### REQUIREMENT 1
How would you render this sentence from the Doig review in Spanish: "By the end of the book, the town of Gros Ventre and its inhabitants have gained the stature of distant relations."
### REQUIREMENT 2
Can you answer these from the Doig review?
(a) What is the name of the new girl in town?
(b) About how many pages long is the book?
(c) How does Rusty entertain himself?
### REQUIREMENT 3
Can you sum up the Doig review in two sentences?

### SELECTED TEXT
The story goes off in many different directions after that: There’s the exploration of his new home and the struggle to fit in; the more consistently pleasant discovery of Zoe, the new girl in town; surprising revelations about family history; and a drop-in grad student-oral historian named for Franklin Delano Roosevelt, which allows Doig to delve into the silty history of WPA-era dirt dams.
But for Rusty, things keep coming back to the fragility of his bond with his father, even as their rapport grows. Through his novel, Doig makes the penetrating psychological observation that these kinds of wounds aren’t easily healed, don’t respond to reason. The better Rusty gets along with his dad, the more likely he is to be blindsided by changes that conjure the fear of losing everything he’s gained.
This night was the darkest of my life in every way. I lay under strange old heavy blankets in that musty bedroom, listening to the wind, knowing it was whipping up the snow into a ground blizzard, the absolute worst thing for Pop if he was out there somewhere trying to drive home. My thoughts swirled and whirled as well.
By the end of the book, the town of Gros Ventre and its inhabitants have gained the stature of distant relations. Doig has made a long cast with his narrative arc–Rusty’s curiosity about his origins is a lot to hang almost 400 pages on. You come to appreciate the moments that life, in its episodic carelessness, seems to brush Rusty’s concerns aside, and let someone else’s in.
The grizzled sheepherder clutched the shot glass so tightly he seemed to be drinking out of his fist. “I lost a couple hunnerd in this storm,” he said hollowly, “never had it happen before in all the years. Had them out in bunches like I was supposed to, so the ewes could eat a little new grass to help their milk. It started blizzarding so goddamn fast I only got about half the bunches into the shed. The others, they’re froze under the snowdrifts.” Shoulders hunched miserably, he looked like he was about to cry.
On TV in 1960, you could watch the efforts of the original men working on Madison Avenue. In Doig’s telling, the time is almost entirely free of television. Rusty’s entertainment is listening in to bar conversation through an air vent. “Sensational stuff, isn’t it?” asks grad student Del in another context. “Pure lingua americana.” That’s what Doig has cooked up here.

### RECORD EXCERPTS
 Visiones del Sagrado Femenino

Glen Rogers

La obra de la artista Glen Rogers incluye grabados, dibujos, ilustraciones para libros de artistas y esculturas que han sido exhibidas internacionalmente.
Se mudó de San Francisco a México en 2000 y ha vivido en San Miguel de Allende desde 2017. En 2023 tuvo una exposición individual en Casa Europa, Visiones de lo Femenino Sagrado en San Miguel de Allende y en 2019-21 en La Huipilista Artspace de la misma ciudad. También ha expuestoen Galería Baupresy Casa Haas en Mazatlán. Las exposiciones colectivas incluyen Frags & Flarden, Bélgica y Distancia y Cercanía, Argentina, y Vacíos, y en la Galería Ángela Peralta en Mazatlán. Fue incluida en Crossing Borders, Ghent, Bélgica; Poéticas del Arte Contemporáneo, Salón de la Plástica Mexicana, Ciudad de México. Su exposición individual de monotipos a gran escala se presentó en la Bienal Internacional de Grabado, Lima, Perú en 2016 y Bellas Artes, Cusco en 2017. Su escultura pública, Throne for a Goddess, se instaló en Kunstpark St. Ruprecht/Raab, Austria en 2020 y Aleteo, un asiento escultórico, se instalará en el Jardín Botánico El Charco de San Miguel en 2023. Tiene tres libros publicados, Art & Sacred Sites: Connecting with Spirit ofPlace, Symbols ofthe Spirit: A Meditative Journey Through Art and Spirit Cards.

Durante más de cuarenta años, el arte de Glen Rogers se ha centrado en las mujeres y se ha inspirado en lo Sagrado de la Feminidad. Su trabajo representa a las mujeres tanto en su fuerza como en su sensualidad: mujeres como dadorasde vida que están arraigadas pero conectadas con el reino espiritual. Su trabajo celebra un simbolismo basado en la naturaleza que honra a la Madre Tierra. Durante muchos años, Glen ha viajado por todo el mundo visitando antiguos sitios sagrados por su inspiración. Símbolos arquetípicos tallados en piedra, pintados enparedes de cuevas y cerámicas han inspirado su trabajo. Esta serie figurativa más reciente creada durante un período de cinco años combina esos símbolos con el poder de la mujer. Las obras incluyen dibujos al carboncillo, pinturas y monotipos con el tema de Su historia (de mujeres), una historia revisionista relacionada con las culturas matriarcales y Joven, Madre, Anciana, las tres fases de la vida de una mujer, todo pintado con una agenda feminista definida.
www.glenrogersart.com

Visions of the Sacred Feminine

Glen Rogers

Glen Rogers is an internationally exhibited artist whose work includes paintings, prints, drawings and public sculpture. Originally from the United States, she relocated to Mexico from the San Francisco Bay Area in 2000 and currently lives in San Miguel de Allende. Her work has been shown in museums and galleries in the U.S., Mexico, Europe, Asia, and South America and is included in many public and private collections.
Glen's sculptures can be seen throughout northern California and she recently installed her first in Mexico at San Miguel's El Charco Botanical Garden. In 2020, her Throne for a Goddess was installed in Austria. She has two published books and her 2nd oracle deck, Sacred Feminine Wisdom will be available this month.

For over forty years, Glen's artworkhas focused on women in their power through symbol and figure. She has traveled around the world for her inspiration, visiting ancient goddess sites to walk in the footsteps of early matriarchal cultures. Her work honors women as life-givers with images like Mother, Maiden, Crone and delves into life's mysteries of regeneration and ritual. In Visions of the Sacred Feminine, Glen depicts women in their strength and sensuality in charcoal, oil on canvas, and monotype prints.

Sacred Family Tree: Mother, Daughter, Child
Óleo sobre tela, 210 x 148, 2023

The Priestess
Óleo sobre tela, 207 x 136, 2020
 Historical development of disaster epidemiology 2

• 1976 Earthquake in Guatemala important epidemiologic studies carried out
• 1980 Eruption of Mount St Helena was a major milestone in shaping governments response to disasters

### WORKED SOLUTION 1
Al final del libro, el pueblo de Gros Ventre y sus habitantes han adquirido la categoría de parientes lejanos.

### WORKED SOLUTION 2
(a) Zoe
(b) Almost 400 pages
(c) He listens in to bar conversation through an air vent.

### WORKED SOLUTION 3
The novel follows Rusty as he explores a new home, struggles to fit in, meets Zoe, and uncovers surprising family history, but he keeps returning to the fragile bond with his father even as their rapport grows. The review credits Doig with observing that such wounds aren't easily healed, and it says that by the end the town of Gros Ventre and its inhabitants feel like distant relations.